The practical effects of kaizen were remarkable: they were among the prime reasons that Japan's economy became huge in the 1970s and 80s, and why so many of its companies retain global competitiveness in a formidable range of manufacturing fields.
But kaizen's evolution during Japan's long, stagnant post-bubble decades is perhaps more extraordinary. Once the era of financial excess evaporated, kaizen became a survival superpower: a simultaneous propellant of higher quality and leanness in corrosive times. Deflation, and the inability of Japanese manufacturers to secure pricing power in their domestic market, made cost-cutting a fine art.
Chinese manufacturers, with their attention long fixed on cost and technology, have been closely scrutinising all this, and have seen ways to make kaizen their own. DeepSeek may represent a software breakthrough, but it is one borne on the shoulders of a now relentlessly, incrementally advancing hardware sector.
Many will argue that China's acquisition of technology has been opportunist at best and underhanded at worst. Where outright theft or coercion is not blamed (and it is, frequently), foreign companies have lost key technology to badly formulated transfer deals or excessive optimism over the ability to protect IP. But that has long ceased to explain everything.
In China's most recent and visible industrial achievements -- the production of low-cost, competitive quality electric cars, consumer electronics, industrial machinery, high speed trains and robots -- some version of kaizen is now at work. And there are reasons to suspect that the Chinese iteration may, for a stint, work faster, more disruptively and with more visible results, than the original.
First, China has the numbers and talent to throw at kaizen on a much larger scale than Japan ever mustered. Increments work best when there are a lot of them.
Second, it is happening in an era where consumers are far quicker to identify and communicate when a product is not exactly as they would like it.
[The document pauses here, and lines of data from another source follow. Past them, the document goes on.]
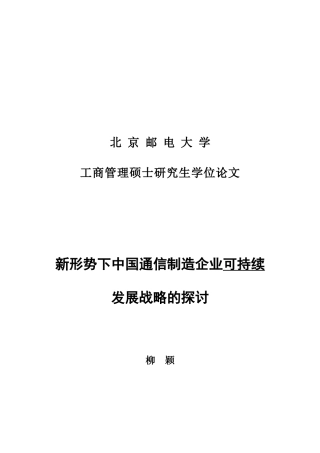 北 京 邮 电 大 学

工商管理硕士研究生学位论文

新形势下中国通信制造企业可持续

发展战略的探讨

柳 颖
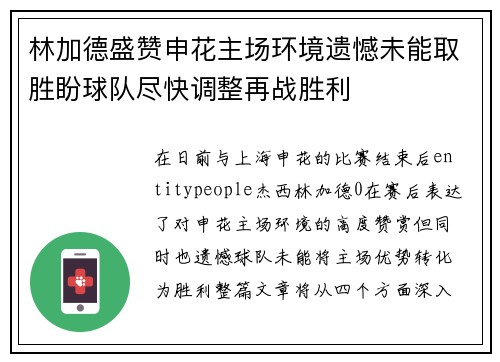 林加德盛赞申花主场环境遗憾未能取胜盼球队尽快调整再战胜利

在日前与上海申花的比赛结束后entitypeople杰西林加德0在赛后表达了对申花主场环境的高度赞赏但同时也遗憾球队未能将主场优势转化为胜利整篇文章将从四个方面深入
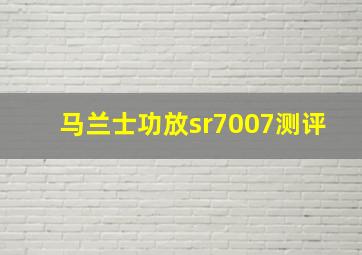 马兰士功放sr7007测评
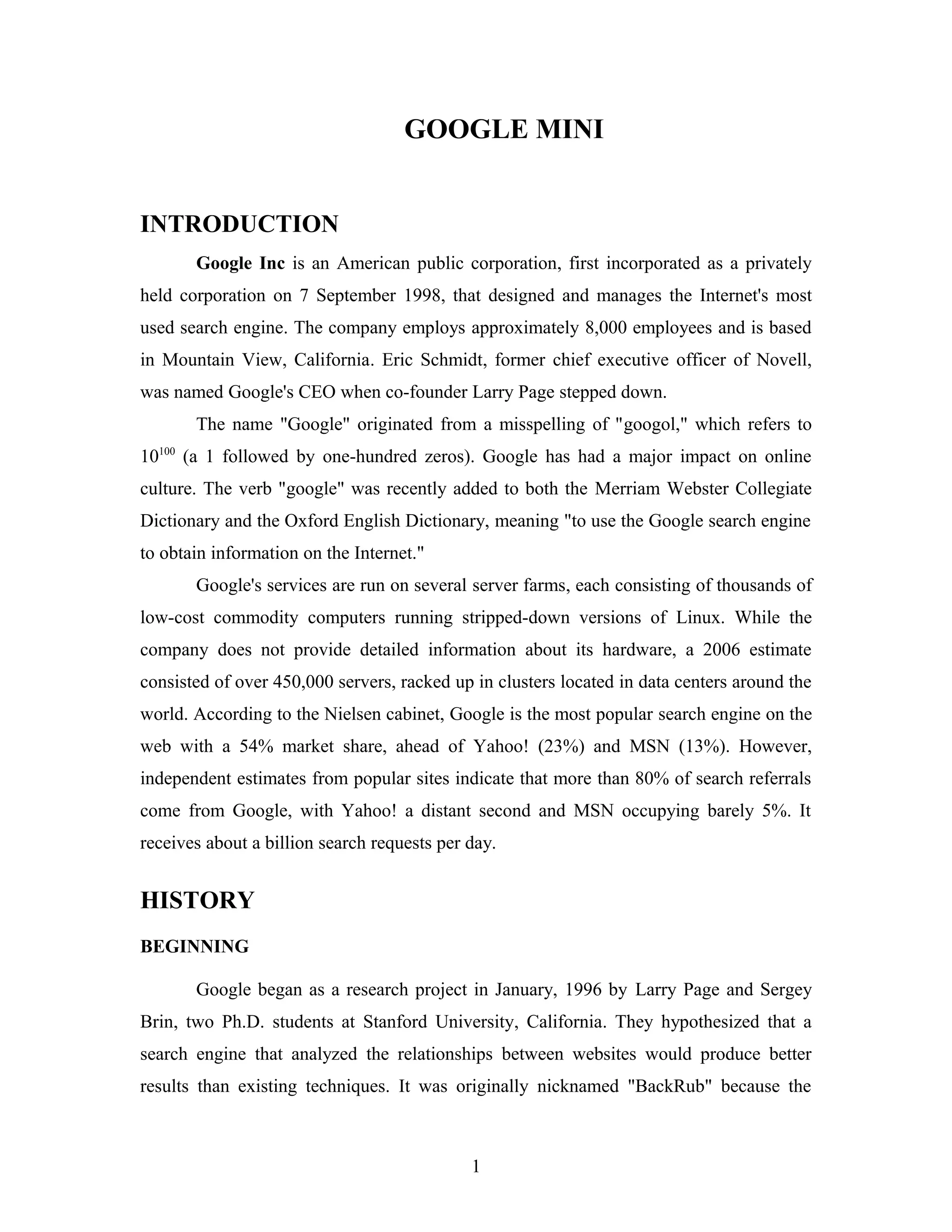 GOOGLE MINI

INTRODUCTION

Google Inc is an American public corporation, first incorporated as a privately held corporation on 7 September 1998, that designed and manages the Internet's most used search engine. The company employs approximately 8,000 employees and is based in Mountain View, California. Eric Schmidt, former chief executive officer of Novell, was named Google's CEO when co-founder Larry Page stepped down.

The name "Google" originated from a misspelling of "googol," which refers to $10^{100}$ (a 1 followed by one-hundred zeros). Google has had a major impact on online culture. The verb "google" was recently added to both the Merriam Webster Collegiate Dictionary and the Oxford English Dictionary, meaning "to use the Google search engine to obtain information on the Internet."

Google's services are run on several server farms, each consisting of thousands of low-cost commodity computers running stripped-down versions of Linux. While the company does not provide detailed information about its hardware, a 2006 estimate consisted of over 450,000 servers, racked up in clusters located in data centers around the world. According to the Nielsen cabinet, Google is the most popular search engine on the web with a 54% market share, ahead of Yahoo! (23%) and MSN (13%). However, independent estimates from popular sites indicate that more than 80% of search referrals come from Google, with Yahoo! a distant second and MSN occupying barely 5%. It receives about a billion search requests per day.

HISTORY

BEGINNING

Google began as a research project in January, 1996 by Larry Page and Sergey Brin, two Ph.D. students at Stanford University, California. They hypothesized that a search engine that analyzed the relationships between websites would produce better results than existing techniques. It was originally nicknamed "BackRub" because the

1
But a third is that they may be able to pay for speed. As well as directly observing kaizen in action at Japanese manufacturing operations, Chinese companies, according to recruitment agents in Tokyo, have found they can lure away Japanese semiconductor, railway and robotics engineers as consultants. This is not new, say the agents, but it is now sharply accelerating.
Japanese companies tend to retire highly qualified people early, have not, for some years during the deflationary period, paid them especially handsomely and have instilled less parting loyalty than they might have hoped. They can be paid well by a Chinese company and, without explicitly imparting industrial secrets, their worth is immense: kaizen is fundamentally a process of trial and error, and an experienced engineer can impart the invaluable, cost-saving nod on what was tried but didn't work.